Expert: Preparing your home for hurricane should happen well before cyclone nears
HONOLULU (HawaiiNewsNow) - Lane may not be the last hurricane threat Hawaii faces this year.
And Dennis Hwang, author of the "Homeowner's Handbook to Prepare for Natural Disasters," said that should motivate homeowners to fortify their homes from top to bottom.
"It's essentially tying the roof all the way to the foundation," he said, adding proper preparation should be done weeks before a storm threatens the state.
And it takes only days to do.
In two days he installed dozens of hurricane clips around a single-wall constructed house in Pearl City..
The roof is now reinforced.
"Generally, the weakest part of a house is the roof to wall connection. That's why the hurricane clip is so important," he said.
Single-wall houses should also be secured to their foundations.
Hwang attached wooden braces and metal tie downs to the home's footings.
It created what structural engineers call a continuous load path that can save a home in a hurricane.
"So the roof is attached to the wall. The wall is attached to the foundation. Every major structural intersection in a house is fortified with a strong connector," he said.
Plywood's the least expensive window protection for homes with double-wall construction.

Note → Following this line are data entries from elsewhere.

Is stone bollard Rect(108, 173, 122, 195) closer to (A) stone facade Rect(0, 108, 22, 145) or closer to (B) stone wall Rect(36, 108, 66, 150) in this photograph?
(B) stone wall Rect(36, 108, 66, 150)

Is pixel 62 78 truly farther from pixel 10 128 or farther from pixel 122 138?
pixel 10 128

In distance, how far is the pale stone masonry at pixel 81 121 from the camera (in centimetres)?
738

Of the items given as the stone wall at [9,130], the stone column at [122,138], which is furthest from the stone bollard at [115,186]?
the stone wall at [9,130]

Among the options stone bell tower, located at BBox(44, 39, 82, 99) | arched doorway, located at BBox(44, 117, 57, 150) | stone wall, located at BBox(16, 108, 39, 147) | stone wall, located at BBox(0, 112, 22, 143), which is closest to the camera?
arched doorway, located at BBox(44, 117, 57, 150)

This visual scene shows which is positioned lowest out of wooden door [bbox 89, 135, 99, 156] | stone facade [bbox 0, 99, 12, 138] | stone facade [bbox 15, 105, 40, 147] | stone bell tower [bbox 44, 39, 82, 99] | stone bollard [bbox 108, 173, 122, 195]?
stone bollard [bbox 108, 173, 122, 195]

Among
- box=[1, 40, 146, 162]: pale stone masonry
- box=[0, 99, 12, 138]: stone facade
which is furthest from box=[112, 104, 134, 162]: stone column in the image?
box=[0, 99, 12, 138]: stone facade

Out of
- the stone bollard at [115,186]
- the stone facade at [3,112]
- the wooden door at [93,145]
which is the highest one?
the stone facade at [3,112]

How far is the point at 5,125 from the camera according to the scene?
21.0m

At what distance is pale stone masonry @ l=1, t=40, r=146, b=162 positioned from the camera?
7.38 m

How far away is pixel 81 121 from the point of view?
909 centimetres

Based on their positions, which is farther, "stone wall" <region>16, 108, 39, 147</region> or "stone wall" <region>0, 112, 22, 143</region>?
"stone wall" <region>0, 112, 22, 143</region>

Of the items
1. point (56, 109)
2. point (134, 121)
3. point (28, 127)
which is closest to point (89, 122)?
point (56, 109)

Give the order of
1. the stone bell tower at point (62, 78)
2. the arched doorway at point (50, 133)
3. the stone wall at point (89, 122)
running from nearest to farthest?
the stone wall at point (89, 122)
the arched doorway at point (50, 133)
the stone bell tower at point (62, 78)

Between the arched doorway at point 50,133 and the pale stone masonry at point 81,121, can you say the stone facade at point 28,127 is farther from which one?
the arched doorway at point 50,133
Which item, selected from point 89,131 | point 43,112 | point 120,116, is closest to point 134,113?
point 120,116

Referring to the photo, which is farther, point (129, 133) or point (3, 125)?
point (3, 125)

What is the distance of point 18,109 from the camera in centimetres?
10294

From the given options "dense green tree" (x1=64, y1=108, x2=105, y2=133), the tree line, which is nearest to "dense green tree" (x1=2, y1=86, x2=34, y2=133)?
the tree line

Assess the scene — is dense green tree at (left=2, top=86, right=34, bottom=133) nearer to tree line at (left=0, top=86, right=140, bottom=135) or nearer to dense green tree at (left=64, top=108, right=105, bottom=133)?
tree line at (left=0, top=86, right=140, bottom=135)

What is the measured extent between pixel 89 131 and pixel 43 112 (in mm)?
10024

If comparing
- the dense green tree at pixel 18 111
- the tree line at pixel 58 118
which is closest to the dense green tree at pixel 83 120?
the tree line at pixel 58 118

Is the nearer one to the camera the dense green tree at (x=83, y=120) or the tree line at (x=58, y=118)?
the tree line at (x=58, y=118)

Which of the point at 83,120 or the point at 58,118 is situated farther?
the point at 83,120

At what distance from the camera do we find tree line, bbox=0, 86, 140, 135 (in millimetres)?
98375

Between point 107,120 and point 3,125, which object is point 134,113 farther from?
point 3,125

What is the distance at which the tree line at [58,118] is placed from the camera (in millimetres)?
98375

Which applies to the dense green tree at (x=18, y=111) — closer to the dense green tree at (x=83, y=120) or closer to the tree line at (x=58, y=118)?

Hwang recommends measuring the glass and adding four inches of overlap on each side, then cutting the plywood to size and labeling each panel.
"We know that this panel is specifically for this window. You know this is the outside of the panel and this is up," he said, pointing to the writing one panel.
To install the wood drill holes in the upper corners of the plywood and the window frame for the nails or screws that'll hold it in place.
"If all your panels are prepared beforehand, and stored neatly in the garage you could put them up in five or ten minutes for an incoming event," he said.
Window protection's more expensive for single-wall homes.
Window companies make shutters, polycarbonate plastic panels or awnings of impact resistant glass that cover jalousies, and can do the installations.
"For larger windows you would probably use a fabric, a hurricane fabric," he said.
Hwang personally witnessed Hurricane Harvey's damage in Texas.
He photographed two homes on the same block. The one with retrofits was only moderately damaged. The one with no retrofit lost most of its roof.
"You want to have a complete wind and rain resistant envelope around your house. When you have a hurricane nothing gets in," he said.
Most of the supplies and tools you'll need to retrofit your home for a hurricane you can find in a hardware store.
Hwang said homeowners can do most of the work themselves but may need help from a contractor to secure their home to its foundation.